Week Fifteen – Spanish lessons and street vending

Getting this apartment was vitally important.  It is a proven fact that, no matter how much you love your family, if you are stuck together in a hotel room for too long a period of time you will go insane.  It’s so nice to be somewhere where the kids can have their toys out for more than a couple hours, where we have our own kitchen, and, perhaps most importantly in the efforts of preserving sanity, where we have bedroom doors that can be closed on occasion.

Our landlady Roxanna is pretty great too, despite her over-confidence in her family’s renovating skills.  She likes to feed us.  We brought her flowers the other day and I think now we’re family and she is constantly bringing us plates of cookies and various Costa Rican sweet treats.  It occurs to me that in some ways, Ukranian isn’t that far from Costa Rican; I’m sure if I could understand everything she is saying in her rapid-fire Spanish, I would hear the words: “you’re too skinny!  Eat!”  She has a puppy that is roughly the size of a well-fed rat that the kids really like too.  The puppy is small enough to fit through a hole in our screen door and so is always bounding its tiny way through our kitchen.  I think it’s afraid to stay still too long – the ants could carry it away.

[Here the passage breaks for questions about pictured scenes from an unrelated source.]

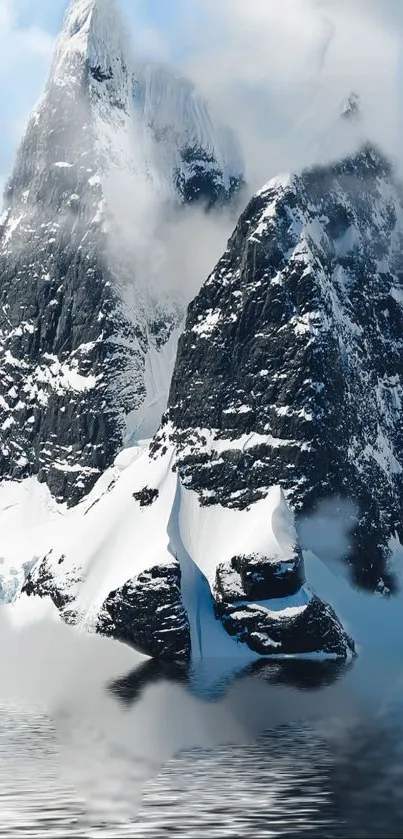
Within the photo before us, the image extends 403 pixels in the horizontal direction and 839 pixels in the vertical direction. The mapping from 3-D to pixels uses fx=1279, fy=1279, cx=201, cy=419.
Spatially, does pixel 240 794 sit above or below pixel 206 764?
below

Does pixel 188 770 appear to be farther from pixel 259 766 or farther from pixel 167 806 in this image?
pixel 167 806

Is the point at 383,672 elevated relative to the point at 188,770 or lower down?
elevated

After buying coconuts from the farmer’s market, Aidan busted out the long-dormant machete to open one for us.  But these are much drier than the ones that still have the green husk on them that we were eating on the coast, and he was having trouble with it.  Roxanna saw this, came into our kitchen, turned on the gas stove and used it to burn the husk, turning it with one hand so it would char, but not actually light.  When it was totally blackened she brought it outside and threw it down on the cement, splitting it open nicely.  It has a nice toasted taste that way too!  No-one teaches you things like that in Canada.

We took a series of four Spanish lessons with a private school called SEPA.  The idea was to get past the “I Lexi, you waiter” Tarzan-esqe Spanish we had been using up ‘til now and actually learn a few grammar rules and verb conjugations and the like.  It was very helpful.  I know that the Spanish is starting to sink in for the kids finally: Aidan had to wake Ezra up in the wee hours a couple nights ago and in his sleep-addled state, the boy said, “Que?” much to our amusement.  After our lesson on Tuesday we went to a public park/playground with our instructor and her daughter (also seven) so the kids could have some playtime all together.  The playground scared me a bit – made me long for a park like Ben Lee (in Kelowna) where it is reasonably clean and well-maintained and you don’t have to think the word “tetanus” every few minutes.

As we were walking down the street yesterday, I started thinking about how many things you can buy from street vendors here.  Some are things that you would expect, but some are really odd to see people carrying.  Like hammocks.  Can you imagine being a traveling hammock salesman, walking around in the 30 degree heat with a bunch of the big cloth monstrosities over your back?  And it’s not just here, I’ve seen walking hammock salesmen in all of the larger towns we have been in and I’ve never seen anyone actually buying one, but someone has to be to keep them doing it, right?

A quick list of things you can buy from street vendors in CR: hammocks, area rugs, socks, shoes, pencil crayons, purses, underwear (seriously, little tables of bras and panties in the street and it’s not just dirty old men looking at them either), glow sticks, sheets, blankets, lottery tickets, various remote controls (not universal ones) postcards of Jesus and gooey looking shaved-ice and condensed milk concoctions.  A quick list of things I’ve actually purchased from street vendors: paintings, jewelry, fresh squeezed OJ, fruit, bundles of herbs, ice cream and meat on a stick cooking over a flame.  You can see I’m more of a traditionalist – street ice cream is ok, street underwear is not.  I have to admit that the portable-fire-carts are my favourites, though that seemed to be more of a Caribbean thing.  So, if you carry enough cash on you, you don’t ever have to go into a store or a restaurant, you can do walk-through shopping everywhere you go.  Anybody need a hammock?